The microtransactions are a goddamn shame, because by all accounts, the game contains a short but sweet single-player campaign that gives us a unique perspective on the Star Wars universe in the period between Return of the Jedi and The Force Awakens. Not only that, but one of the most tantalizing bits gives us an explanation as to what Luke’s doing in the run up to Star Wars: The Last Jedi.
Naturally, spoilers will follow, so reader beware.
As those who’ve played the game will know, Del Meeko (an Imperial Special Forces officer in ‘Inferno Squad’) is tasked with visiting the insect-infested planet of Pillio to destroy everything inside the Emperor’s secret vault. As he’s on this mission, he runs into none other than Luke Skywalker, who explains that the Force has guided him to the same place. The pair have a reluctant team-up until they reach the vault, where Luke spots a star map very similar to the one we’ve seen in the first Last Jedi trailer.

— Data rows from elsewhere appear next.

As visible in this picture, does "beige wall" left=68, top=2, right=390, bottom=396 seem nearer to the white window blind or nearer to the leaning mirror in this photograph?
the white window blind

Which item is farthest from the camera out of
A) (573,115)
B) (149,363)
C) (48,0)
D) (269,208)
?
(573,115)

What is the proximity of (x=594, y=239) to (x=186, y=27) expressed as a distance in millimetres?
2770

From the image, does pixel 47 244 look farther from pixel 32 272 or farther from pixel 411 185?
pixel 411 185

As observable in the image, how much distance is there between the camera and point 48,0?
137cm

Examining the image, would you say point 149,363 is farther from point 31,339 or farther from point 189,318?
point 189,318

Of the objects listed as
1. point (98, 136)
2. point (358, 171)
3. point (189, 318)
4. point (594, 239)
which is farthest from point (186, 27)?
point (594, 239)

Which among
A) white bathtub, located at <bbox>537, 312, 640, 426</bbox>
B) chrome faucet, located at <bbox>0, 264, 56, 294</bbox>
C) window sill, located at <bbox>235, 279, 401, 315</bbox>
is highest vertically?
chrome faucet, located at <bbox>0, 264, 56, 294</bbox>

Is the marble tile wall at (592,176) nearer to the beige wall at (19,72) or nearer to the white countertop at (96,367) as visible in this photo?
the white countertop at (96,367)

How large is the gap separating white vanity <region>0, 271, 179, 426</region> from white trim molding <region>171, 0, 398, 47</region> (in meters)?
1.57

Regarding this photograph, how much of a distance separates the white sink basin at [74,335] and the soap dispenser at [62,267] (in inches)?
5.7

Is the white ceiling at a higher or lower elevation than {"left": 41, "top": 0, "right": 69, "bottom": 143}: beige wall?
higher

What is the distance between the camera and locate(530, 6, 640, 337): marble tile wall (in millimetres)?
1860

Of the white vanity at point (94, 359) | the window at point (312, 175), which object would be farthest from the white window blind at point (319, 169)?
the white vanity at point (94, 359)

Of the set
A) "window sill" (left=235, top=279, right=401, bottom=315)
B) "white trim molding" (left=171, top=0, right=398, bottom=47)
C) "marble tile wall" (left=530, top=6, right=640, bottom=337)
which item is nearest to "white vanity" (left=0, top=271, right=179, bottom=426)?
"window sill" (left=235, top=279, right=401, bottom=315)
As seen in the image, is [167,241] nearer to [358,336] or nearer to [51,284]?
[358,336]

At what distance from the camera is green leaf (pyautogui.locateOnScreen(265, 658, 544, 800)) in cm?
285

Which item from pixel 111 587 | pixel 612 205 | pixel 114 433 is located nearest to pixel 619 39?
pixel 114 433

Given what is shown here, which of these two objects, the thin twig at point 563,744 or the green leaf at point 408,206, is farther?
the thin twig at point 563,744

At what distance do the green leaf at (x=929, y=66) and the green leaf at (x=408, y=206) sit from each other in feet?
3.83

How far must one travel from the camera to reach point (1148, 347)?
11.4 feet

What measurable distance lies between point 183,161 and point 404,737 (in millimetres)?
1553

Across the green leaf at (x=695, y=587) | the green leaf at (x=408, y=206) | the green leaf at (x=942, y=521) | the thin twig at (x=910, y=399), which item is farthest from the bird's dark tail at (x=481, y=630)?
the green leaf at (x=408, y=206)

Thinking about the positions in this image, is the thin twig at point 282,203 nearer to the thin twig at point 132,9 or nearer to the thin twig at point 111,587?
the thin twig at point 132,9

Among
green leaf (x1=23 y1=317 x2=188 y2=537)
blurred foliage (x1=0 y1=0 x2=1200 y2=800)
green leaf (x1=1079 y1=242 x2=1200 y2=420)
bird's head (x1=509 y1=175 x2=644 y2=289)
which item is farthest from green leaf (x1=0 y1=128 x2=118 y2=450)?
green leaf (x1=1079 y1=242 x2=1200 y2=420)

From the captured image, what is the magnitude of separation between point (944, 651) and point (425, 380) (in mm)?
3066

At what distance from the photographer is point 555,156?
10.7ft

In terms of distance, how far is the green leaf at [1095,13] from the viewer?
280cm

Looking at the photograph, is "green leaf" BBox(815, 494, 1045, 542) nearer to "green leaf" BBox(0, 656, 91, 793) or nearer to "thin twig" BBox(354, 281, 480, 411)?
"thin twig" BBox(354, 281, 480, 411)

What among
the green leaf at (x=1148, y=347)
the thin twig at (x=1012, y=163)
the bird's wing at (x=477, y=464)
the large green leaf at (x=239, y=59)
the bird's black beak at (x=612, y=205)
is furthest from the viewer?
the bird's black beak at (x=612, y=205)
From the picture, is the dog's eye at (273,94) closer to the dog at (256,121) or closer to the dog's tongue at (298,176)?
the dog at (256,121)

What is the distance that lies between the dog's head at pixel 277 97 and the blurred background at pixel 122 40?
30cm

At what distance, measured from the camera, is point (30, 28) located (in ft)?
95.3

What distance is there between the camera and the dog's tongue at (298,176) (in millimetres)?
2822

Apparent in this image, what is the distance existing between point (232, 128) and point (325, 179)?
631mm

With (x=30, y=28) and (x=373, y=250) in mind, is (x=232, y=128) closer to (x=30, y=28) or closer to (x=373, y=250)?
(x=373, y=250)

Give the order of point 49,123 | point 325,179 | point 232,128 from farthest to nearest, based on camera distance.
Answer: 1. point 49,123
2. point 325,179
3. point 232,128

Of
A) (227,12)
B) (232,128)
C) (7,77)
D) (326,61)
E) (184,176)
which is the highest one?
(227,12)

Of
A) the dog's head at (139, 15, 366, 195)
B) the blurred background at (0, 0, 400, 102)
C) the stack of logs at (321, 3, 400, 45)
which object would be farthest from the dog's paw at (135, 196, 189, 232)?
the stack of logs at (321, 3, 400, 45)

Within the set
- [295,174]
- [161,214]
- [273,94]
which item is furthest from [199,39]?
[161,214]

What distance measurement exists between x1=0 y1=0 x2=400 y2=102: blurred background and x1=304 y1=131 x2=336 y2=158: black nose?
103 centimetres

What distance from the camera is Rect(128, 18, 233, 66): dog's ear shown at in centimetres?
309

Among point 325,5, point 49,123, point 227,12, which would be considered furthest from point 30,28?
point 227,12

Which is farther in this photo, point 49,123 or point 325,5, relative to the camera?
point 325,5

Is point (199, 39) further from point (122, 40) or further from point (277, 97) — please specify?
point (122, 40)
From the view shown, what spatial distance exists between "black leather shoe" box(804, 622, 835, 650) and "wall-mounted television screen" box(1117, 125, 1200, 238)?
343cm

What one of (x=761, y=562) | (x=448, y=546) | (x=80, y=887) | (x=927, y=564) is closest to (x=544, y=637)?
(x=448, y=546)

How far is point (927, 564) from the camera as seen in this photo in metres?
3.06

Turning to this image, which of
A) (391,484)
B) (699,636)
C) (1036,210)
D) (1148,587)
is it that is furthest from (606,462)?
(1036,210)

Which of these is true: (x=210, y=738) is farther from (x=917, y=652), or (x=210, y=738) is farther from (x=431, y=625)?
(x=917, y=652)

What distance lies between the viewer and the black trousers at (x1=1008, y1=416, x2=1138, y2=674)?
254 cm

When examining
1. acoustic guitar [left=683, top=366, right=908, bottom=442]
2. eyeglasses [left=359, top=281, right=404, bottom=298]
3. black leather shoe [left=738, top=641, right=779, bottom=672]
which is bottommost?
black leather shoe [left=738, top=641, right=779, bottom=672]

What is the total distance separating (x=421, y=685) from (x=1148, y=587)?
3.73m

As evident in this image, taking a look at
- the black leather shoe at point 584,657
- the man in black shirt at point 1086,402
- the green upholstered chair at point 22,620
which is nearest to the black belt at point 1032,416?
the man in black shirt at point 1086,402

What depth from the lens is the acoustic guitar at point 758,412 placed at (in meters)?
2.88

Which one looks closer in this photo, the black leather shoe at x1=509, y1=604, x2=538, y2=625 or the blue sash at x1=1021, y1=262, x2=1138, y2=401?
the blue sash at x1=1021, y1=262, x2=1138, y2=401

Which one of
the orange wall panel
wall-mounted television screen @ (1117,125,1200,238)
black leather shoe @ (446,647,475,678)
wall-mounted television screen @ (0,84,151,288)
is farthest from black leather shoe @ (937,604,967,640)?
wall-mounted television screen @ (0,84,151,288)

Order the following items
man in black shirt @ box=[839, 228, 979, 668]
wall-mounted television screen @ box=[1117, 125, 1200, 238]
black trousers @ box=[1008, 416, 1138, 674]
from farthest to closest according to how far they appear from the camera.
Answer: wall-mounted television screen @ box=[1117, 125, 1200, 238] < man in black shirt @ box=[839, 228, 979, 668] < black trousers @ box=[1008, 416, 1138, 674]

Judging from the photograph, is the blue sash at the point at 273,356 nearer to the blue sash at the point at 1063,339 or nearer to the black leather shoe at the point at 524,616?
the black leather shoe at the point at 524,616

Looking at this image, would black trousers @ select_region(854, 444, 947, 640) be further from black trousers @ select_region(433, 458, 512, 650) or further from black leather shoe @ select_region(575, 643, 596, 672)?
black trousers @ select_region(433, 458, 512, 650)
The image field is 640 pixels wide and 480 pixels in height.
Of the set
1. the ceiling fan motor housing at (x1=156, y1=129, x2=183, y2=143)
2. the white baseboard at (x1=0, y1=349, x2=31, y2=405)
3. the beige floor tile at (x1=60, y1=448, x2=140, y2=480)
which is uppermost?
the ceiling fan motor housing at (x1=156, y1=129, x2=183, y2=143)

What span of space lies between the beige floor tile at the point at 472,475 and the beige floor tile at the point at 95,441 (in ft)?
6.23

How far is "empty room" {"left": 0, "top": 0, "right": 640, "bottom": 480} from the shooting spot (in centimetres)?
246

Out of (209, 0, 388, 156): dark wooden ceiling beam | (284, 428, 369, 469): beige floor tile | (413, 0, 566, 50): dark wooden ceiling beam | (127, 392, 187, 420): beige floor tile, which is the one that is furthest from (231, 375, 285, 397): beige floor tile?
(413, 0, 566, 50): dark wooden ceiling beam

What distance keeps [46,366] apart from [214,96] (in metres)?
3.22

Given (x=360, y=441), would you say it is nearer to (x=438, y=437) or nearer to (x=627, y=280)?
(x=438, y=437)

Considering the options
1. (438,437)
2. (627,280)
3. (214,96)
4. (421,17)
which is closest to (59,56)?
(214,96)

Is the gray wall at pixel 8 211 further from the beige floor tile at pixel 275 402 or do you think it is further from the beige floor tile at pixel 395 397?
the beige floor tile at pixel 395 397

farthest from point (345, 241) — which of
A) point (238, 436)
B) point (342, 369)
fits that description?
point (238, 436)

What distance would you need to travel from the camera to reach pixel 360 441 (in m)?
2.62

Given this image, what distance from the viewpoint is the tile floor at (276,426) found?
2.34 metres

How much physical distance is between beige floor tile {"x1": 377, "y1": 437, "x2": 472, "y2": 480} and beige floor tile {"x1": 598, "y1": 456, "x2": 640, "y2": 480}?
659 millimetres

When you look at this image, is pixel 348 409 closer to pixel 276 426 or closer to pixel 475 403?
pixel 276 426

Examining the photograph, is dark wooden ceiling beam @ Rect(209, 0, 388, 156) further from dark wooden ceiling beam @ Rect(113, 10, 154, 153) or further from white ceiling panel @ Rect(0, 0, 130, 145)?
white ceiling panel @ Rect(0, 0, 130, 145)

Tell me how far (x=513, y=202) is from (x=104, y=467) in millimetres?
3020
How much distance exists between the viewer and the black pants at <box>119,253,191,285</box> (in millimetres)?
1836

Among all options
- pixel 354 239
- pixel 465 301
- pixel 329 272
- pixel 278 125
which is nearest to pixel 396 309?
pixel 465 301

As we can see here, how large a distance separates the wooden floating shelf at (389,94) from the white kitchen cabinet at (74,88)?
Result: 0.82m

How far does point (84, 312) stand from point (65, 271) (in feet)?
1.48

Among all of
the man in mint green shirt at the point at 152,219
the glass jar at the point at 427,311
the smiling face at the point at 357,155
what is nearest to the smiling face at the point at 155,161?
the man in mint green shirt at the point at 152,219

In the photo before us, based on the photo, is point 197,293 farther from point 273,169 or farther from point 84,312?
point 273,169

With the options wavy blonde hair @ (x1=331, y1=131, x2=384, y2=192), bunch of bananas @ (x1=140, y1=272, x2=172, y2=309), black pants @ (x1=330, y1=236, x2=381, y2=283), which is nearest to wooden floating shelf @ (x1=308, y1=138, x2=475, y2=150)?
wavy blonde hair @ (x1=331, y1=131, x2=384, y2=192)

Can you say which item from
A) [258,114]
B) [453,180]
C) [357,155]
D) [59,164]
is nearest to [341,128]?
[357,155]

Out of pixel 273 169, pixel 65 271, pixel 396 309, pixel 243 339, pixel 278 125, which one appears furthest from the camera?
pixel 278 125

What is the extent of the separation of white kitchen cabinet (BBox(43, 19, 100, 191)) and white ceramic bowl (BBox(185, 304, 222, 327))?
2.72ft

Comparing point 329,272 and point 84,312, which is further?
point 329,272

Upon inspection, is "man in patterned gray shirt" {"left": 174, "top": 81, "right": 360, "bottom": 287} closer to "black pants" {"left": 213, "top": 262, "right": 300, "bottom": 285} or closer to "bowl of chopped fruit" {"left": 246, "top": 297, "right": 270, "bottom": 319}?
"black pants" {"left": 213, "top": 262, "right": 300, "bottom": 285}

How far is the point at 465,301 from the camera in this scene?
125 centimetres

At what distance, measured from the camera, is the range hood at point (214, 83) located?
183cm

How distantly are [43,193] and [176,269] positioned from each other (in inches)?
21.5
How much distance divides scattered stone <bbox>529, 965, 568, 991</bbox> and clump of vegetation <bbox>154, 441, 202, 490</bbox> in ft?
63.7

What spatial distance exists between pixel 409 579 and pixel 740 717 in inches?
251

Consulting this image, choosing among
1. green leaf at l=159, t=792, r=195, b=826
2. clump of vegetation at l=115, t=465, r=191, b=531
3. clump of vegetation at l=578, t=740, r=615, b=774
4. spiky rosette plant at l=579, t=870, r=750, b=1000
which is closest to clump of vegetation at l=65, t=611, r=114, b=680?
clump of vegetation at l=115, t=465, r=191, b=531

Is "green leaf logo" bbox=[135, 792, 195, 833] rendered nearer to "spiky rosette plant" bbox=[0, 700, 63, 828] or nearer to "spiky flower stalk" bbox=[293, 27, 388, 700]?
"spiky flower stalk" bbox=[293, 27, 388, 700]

You don’t have to be Sherlock Holmes to figure out that this is the initial step of Luke’s journey to the wind-blasted ocean planet of Ahch-To. Those who’ve been paying attention to what’s coming in the new movie will know there’s a Jedi Temple there, so it’s a no-brainer that this is where the Emperor’s secret map is pointing to, and why Luke is hanging out in the middle of nowhere at the end of The Force Awakens.
Of course, in just over a month, we’ll have this confirmed when we actually see The Last Jedi, but for now, Battlefront II fills in a crucial part of Luke’s backstory. It’s just a pity it’s tucked away among some absolutely vile bits of monetized design in a package that only a mug would actually buy.